YOUR INSTRUCTIONS:
Pull out every line of the records below that contains the string "nearest". Matching is case-sensitive.

DATA LINES:
════

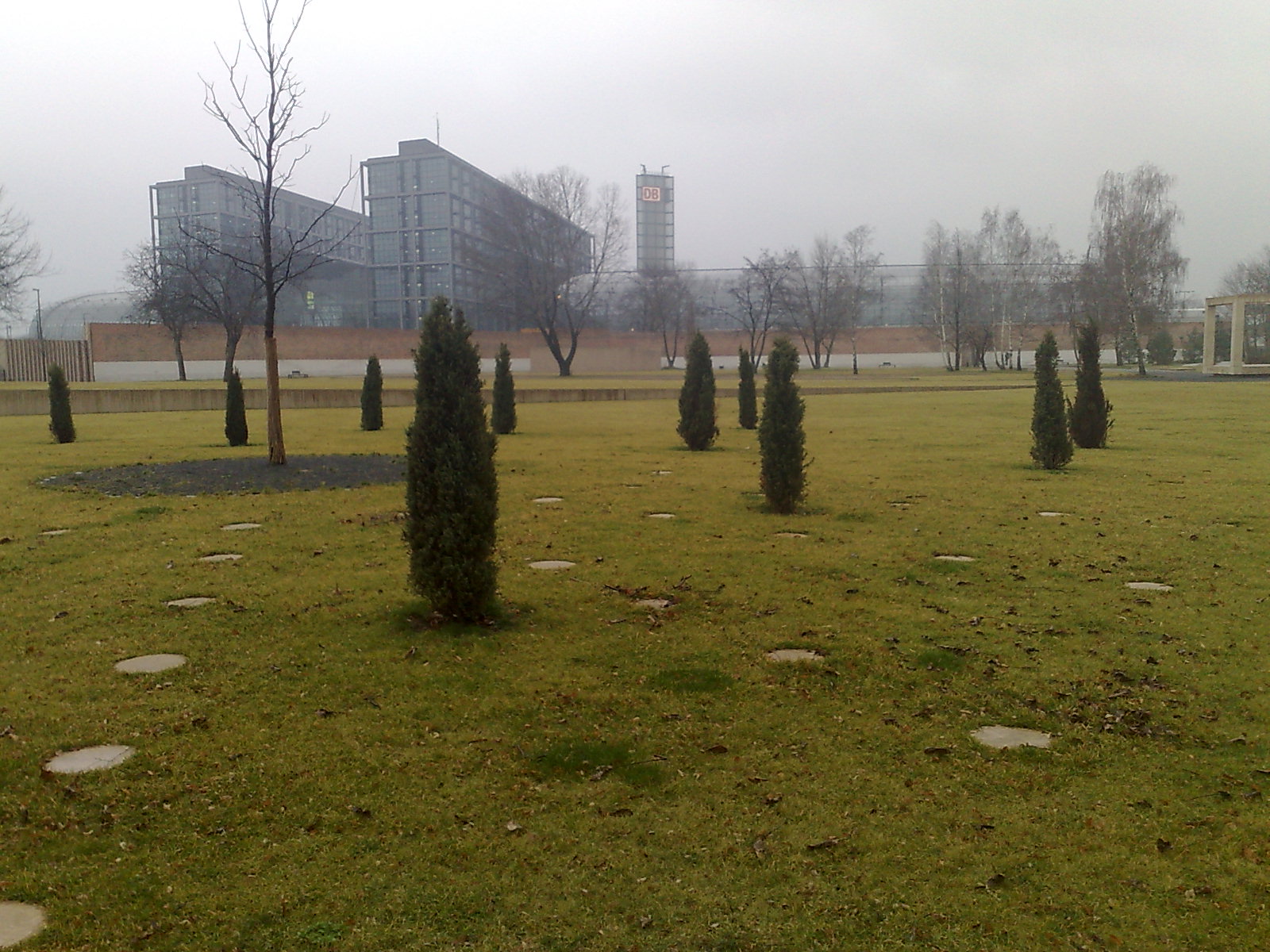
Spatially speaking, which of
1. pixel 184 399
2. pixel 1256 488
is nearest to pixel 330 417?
pixel 184 399

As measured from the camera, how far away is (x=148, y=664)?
15.3 ft

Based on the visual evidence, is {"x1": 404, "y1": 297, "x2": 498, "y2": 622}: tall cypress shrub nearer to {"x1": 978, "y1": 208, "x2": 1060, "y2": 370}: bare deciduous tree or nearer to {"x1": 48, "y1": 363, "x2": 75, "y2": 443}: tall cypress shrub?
{"x1": 48, "y1": 363, "x2": 75, "y2": 443}: tall cypress shrub

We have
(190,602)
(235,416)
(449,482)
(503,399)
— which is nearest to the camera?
(449,482)

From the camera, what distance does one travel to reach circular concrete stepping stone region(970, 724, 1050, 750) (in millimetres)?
3787

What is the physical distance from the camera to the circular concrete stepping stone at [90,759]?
3514 mm

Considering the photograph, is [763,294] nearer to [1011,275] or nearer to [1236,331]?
[1011,275]

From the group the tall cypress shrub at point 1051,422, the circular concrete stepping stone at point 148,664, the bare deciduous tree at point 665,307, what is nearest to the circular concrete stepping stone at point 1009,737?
the circular concrete stepping stone at point 148,664

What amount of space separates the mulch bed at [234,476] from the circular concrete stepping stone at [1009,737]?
292 inches

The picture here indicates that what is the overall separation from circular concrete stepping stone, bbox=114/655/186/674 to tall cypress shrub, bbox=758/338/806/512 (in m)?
5.61

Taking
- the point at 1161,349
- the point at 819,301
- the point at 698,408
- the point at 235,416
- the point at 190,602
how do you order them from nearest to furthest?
the point at 190,602 → the point at 698,408 → the point at 235,416 → the point at 1161,349 → the point at 819,301

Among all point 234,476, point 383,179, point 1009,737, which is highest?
point 383,179

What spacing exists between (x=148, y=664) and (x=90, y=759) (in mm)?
1134

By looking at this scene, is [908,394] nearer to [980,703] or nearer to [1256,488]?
[1256,488]

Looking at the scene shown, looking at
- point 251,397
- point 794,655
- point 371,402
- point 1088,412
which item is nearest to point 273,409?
point 371,402
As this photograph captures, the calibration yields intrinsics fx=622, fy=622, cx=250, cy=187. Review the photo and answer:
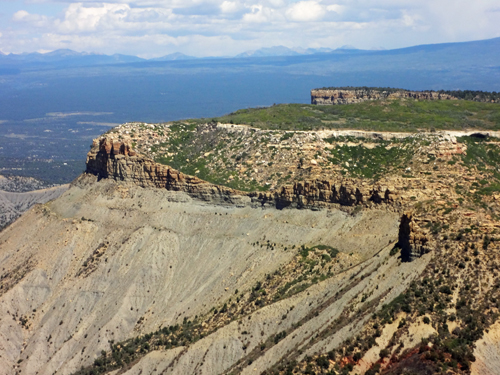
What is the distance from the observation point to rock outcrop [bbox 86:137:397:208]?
56781 millimetres

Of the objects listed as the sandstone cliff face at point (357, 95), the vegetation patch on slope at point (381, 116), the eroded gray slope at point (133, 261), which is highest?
the sandstone cliff face at point (357, 95)

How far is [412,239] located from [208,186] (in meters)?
28.7

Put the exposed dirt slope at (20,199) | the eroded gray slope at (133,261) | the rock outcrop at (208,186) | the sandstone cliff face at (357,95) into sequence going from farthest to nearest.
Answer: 1. the exposed dirt slope at (20,199)
2. the sandstone cliff face at (357,95)
3. the rock outcrop at (208,186)
4. the eroded gray slope at (133,261)

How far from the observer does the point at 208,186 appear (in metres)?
67.1

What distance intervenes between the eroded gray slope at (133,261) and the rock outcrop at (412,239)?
428 cm

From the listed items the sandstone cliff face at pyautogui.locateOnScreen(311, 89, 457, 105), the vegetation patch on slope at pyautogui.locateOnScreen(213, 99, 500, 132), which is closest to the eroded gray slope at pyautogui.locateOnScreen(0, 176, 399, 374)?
the vegetation patch on slope at pyautogui.locateOnScreen(213, 99, 500, 132)

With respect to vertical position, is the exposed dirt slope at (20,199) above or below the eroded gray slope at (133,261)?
below

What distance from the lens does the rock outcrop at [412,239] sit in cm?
4288

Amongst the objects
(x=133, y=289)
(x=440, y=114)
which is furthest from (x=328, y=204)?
(x=440, y=114)

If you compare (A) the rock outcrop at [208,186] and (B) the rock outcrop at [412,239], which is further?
(A) the rock outcrop at [208,186]

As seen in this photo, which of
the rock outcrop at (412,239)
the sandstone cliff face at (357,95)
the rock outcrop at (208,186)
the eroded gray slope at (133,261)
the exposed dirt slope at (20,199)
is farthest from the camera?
the exposed dirt slope at (20,199)

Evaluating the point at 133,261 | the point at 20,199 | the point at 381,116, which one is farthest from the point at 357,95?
the point at 133,261

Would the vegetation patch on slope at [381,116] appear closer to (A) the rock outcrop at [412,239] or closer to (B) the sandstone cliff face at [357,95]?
(B) the sandstone cliff face at [357,95]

════

RESPONSE BELOW:
is nearest to pixel 330 417?
— which is nearest to the camera?
From the group the tall cypress shrub at point 1051,422, the circular concrete stepping stone at point 148,664, the bare deciduous tree at point 665,307, what is nearest to the circular concrete stepping stone at point 1009,737?
how do you order them from nearest to furthest?
which item is nearest to point 273,409?
Put the exposed dirt slope at (20,199) | the eroded gray slope at (133,261) | the rock outcrop at (208,186) | the sandstone cliff face at (357,95) into sequence going from farthest to nearest.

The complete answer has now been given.